Scott Sheppard, an astronomer who was leading the discovery at the Carnegie Institution for Science in Washington DC said that it is exhilarating and that the moons are planted far away from the planet. Each moon is individually three miles across in size.
Scientists came upon these moons when they were setting algorithms to work on images that are at least a decade old. The Subaru telescope at Mauna Kea, Hawaii, has captured these images. When compared with pictures taken a few hours apart, the algorithm distinguished between stationary stars and galaxies, and moons that were orbiting Saturn.

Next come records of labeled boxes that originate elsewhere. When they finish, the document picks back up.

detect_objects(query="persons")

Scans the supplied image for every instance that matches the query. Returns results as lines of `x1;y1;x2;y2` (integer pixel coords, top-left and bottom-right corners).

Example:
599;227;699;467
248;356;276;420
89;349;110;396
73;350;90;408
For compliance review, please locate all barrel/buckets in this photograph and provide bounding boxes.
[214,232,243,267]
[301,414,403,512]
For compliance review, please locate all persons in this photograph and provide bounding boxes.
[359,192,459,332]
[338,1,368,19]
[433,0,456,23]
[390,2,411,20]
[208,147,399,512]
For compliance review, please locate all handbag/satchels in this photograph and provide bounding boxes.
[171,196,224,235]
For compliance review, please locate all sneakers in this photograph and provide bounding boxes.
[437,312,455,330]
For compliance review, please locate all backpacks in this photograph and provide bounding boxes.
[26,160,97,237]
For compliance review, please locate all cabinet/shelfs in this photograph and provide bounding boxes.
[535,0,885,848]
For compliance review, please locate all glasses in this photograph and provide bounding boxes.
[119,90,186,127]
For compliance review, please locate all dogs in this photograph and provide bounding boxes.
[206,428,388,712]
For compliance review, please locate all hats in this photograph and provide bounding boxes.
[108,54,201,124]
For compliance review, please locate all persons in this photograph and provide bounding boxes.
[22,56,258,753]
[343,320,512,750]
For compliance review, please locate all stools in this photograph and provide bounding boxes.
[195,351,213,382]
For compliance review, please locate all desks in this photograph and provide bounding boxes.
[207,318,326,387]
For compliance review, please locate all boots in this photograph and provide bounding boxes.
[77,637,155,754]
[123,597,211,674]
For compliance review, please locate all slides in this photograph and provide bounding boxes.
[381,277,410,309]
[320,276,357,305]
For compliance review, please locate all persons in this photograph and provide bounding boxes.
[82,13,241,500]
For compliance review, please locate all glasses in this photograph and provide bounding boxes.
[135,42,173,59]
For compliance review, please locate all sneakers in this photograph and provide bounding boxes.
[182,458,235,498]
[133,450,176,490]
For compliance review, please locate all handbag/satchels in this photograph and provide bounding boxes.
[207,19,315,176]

When the solar system was new, large amounts of dust and gas which was circling the sin coalesced into our eight known planets. Sheppard thinks that after Saturn was formed over 4 billion years ago, asteroids and comets passing were pulled by the planet’s gravity and have orbited it since.
The angle of approach was the decider on which asteroids would come into Saturn’s orbit. Out of the many which would have become locked in orbit, only three of Saturn’s moons orbit it in the same direction as it rotates. 17 other moons are orbit the planet in the opposite direction.
One of the moons discovered is the farthest moon ever spotted from Saturn.
The outer moons of the planet are categorized into three families according to their orbit around it. Two of the new rotating the right way belong to a group that swings around Saturn at 46 degrees. The moons are named after Inuit mythology and once could have belonged to a larger moon that has broken apart not too long ago.
The ones orbiting the opposite way belong to a group named after Norse mythology and may also have been part of one of the moons that have now been smashed into pieces.
The grouping of outer moons is mirrored on Jupiter as well, showing that collisions of moons take place with outside objects such as stray asteroids or comets.
The discovery was announced on Monday by the International Astronomical Union’s Minor Planet Center.